Most Manitoba farmers needed the rain, but wet fields have delayed weed spraying, says Manitoba Department of Agriculture weed specialist Jeanette Gaultier.
Dry soils delay weed emergence, but the recent rains and warmer weather have triggered germination, creating a green carpet of weeds in some fields.
“The crop is going to pop, but so are the weeds,” Gaultier said during the Eastman CropTalk webinar June 2.
Early weed control is best for maximizing crop yield potential and herbicide efficacy, Gaultier said later in an interview.
Tank mixing herbicides with two or more modes of action is also the best way to delay increasing the population of herbicide-resistant weeds (short of not applying a herbicide), she said.
“Companies have made it very easy now for producers,” Gaultier said. “They have prepackaged everything, but sometimes what might seem like a good broad-spectrum tank mix you might find not all the components work on all weeds, so it’s worth it sometimes to make sure you are getting more than one mode of action working on the weed, especially if you do have some problem weeds.”
So far it has been “a fantastic year” for dandelions.
“With its big taproot it didn’t care that it was a little bit dry (earlier) and it has been doing quite well (with the rains),” Gaultier said. “We’re also seeing thistle and sow thistle.
“There are definitely other things coming up out there as well and it can be very specific to fields.”
Wet soil weeds
Barnyard grass, curl dock and smart weeds like wet soil too.
“So this means you might want to be scouting for some of those species, especially since some of these like the smart weeds can be difficult to control depending on what the crop is,” she added.
Spring wheat is very competitive against weeds and there are many herbicide options, especially for broadleaf weeds.
Wild oats and green foxtail are the top two worst weeds in Manitoba wheat.
The timing of wild oats emergence relative to wheat stage as well as the number of wild oats, can have a big impact on wheat yields, Gaultier said. For example, if a field has four wild oats per square metre and it’s one leaf stage behind the spring wheat, wheat yield will be cut by one per cent. However, if those four wild oats are one leaf ahead of the wheat that could cut wheat yield four per cent.

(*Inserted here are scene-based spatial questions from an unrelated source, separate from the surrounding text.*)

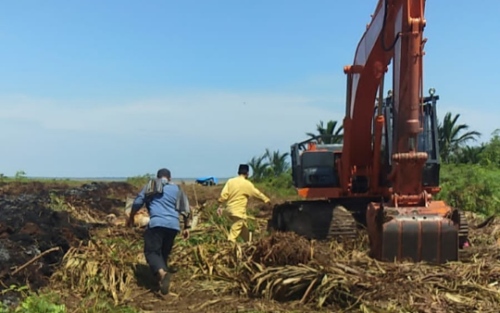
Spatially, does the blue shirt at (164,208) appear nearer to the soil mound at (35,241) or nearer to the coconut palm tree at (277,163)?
the soil mound at (35,241)

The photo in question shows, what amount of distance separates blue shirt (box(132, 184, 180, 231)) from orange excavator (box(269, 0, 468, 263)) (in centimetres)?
265

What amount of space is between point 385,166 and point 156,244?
15.1ft

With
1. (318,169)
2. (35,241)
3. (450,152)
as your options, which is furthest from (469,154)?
(35,241)

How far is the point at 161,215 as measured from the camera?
27.0 feet

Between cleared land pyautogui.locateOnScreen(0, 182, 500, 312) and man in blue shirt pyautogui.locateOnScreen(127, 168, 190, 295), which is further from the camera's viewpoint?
man in blue shirt pyautogui.locateOnScreen(127, 168, 190, 295)

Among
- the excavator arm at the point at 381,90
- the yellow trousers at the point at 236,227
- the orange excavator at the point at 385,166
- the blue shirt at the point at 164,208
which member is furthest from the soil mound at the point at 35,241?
the excavator arm at the point at 381,90

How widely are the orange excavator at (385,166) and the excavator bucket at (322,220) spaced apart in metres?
0.02

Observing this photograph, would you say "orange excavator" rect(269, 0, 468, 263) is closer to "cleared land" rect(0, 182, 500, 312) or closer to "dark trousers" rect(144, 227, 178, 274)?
"cleared land" rect(0, 182, 500, 312)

“We usually use five per cent yield loss as our threshold (for applying a herbicide),” Gaultier said. “Usually you can easily get your money back when you start spraying at that point.
If the wild oats are ahead of a wheat crop only four plants per square metre is required to justify controlling them.
“If the wild oats are ahead of your wheat crop you only need four plants per square metre to warrant controlling them. If the wild oats are at the same stage as your wheat crop you are looking at eight plants per square metre. And if your wild oats are behind your wheat crop then you are looking at about 16 plants per square metre. The numbers do change quite a bit based on the staging.”
Yield impact is only one consideration for spraying weeds; adding new weed seeds to a field is another. Some farmers may opt to spray weeds at a lower threshold, especially when dealing with herbicide-resistant weeds, she said.
“Having resistant wild oats in a field is the norm and not the exception now in Manitoba,” Gaultier said, based on statistics gathered seven or eight years ago.
A general and herbicide-resistant weed survey is planned for Manitoba this year.
“I expect that these numbers will jump,” she said.
“Wild oats and green foxtail are not only the most common weeds in wheat, but with the resistance problem they are also sometimes the ones that are hardest to deal with. Definitely guys with both Group 1 and Group 2 resistance are looking for other options.”
About 55 per cent of Manitoba wild oat is herbicide Group 1 resistant.
“We all know that there are different levels of cross-resistance (within a herbicide group) between the chemistries depending on what mutation you have,” Gaultier said. “So in some cases you still might be able to use certain Group 1s, or you might just have populations that are completely resistant.”
Eighteen and 11 per cent of Manitoba wild oat is Group 2 and 8 resistant, respectively.
“Even if you haven’t used the chemistry in a long time those populations pretty much tend to stay status quo (herbicide resistant) in your seed bank,” Gaultier said.
Focus is a Group 14 and 15 herbicide new to Manitoba, which controls green foxtail and wild oats in wheat, Gaultier said.
And Valtra is recently registered Group 14 product that suppresses green foxtail in wheat.
Some laboratory research with Group 8-resistant Manitoba wild oats has shown they are also resistant to Group 14 and 15. However, that resistance hasn’t been seen in a field situation, Gaultier said.
“So I am not recommending that guys shy away from this product,” she said. “They should try them to see if they work for them.
“I suggest if you are having trouble that way (with Group 1 and 2 resistance) you might give these a try. If you are not getting the level of control that you like you might want to consider going back to some of these older modes of action.”
These include pre-seed herbicides such as Avadex (Group 8), trifluralin (Group 3) and Fortress (Group 3 and 8).